Paul Graham writes about ambition and cities. Paul seems quite concerned about ambition, status, but yet I really like this essay. It’s a nice variant on the well studied theme of specialization in cities. Regions specialize, for example Hartford in insurance and guns, and so it’s natural that each region’s alpha-males would be drawn into that specialization. Those who particularly aspire to ladder climbing will then strive that way.
The other thing I like about Paul’s essay is how, no doubt, natives of each venue he passes over will be offended. He is, of course, making quick cartoon versions of each town and cartoons always offend somebody.
The New York City he describes is not the NYC of my youth. More than anything else the NYC of my youth was about diversity. So many many things packed together into one space. It was, it seemed to me then, impossible to climb to the top of that pile. There were so many distinct piles, all running off in different directions. I can certainly feel that same way about NYC these days, but yet his caricature of NYC as a place where the ambition is all about wealth rings true, about Manhattan. So much of Manhattan seems more like a odd walled community of the rich built out remnants of the more authentic city that was there before.

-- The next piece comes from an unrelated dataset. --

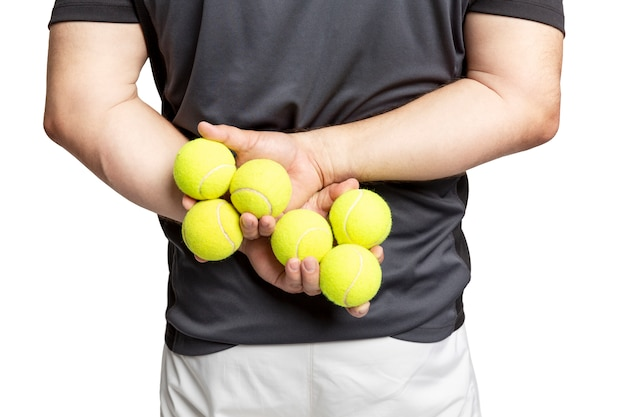 A man holds tennis balls in his hands.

He allows that Silicon Valley is about power. Sure that’s true, but it would not be at the top of my list. At the top is a pervasive engagement with building things. Usually via entrepreneurial activity. While I have hung out in lots of places where people talk about it, the Valley is the only place were it was in the water. And there it was a form of play; like football or dancing. People who love to do create firms that do something new everywhere you turn. If that’s your kind of fun then that’s the place to live, just as if you love playing in a good intellectual thicket living in Cambridge you will find it easy to find other playmates. What he says about power, it’s true. It’s something that the guys that came and had a lot of fun building things come to learn, but they all seem sad about.
He seems to be describing smaller cities, like the one Hammett sited Red Harvest in, where the whole place’s workings could be revealed by throwing one or two well aimed spanners into the works. Cities over a certain scale ought to be able to be about many things, not one, and so they shouldn’t by default drag all their strivers into a single pattern. I don’t know, maybe globalization has made that something of a nostalgic fantasy.